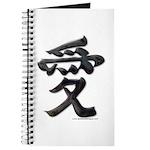 Love Japanese Kanji Journal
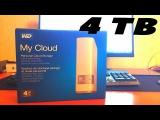 Облачное хранилище wd my cloud 4 TB НАСТРОЙКА - сетевое хранилище WD для дома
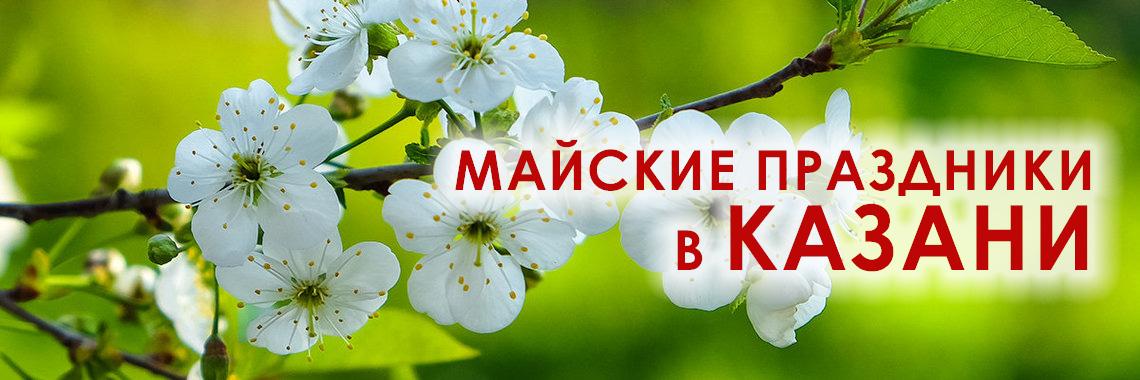 Май Казань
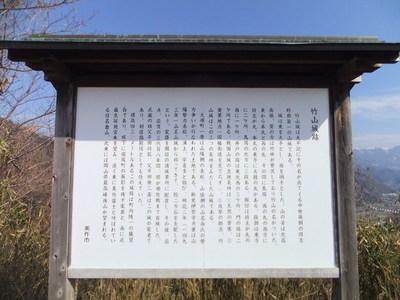 山頂の案内板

========

**PROBLEM TO WORK ON**
You are asked to reproduce each line above exactly, but to exclude the pictures.

**WRITTEN RESPONSE**
 Love Japanese Kanji Journal
 Облачное хранилище wd my cloud 4 TB НАСТРОЙКА - сетевое хранилище WD для дома
 Май Казань
 山頂の案内板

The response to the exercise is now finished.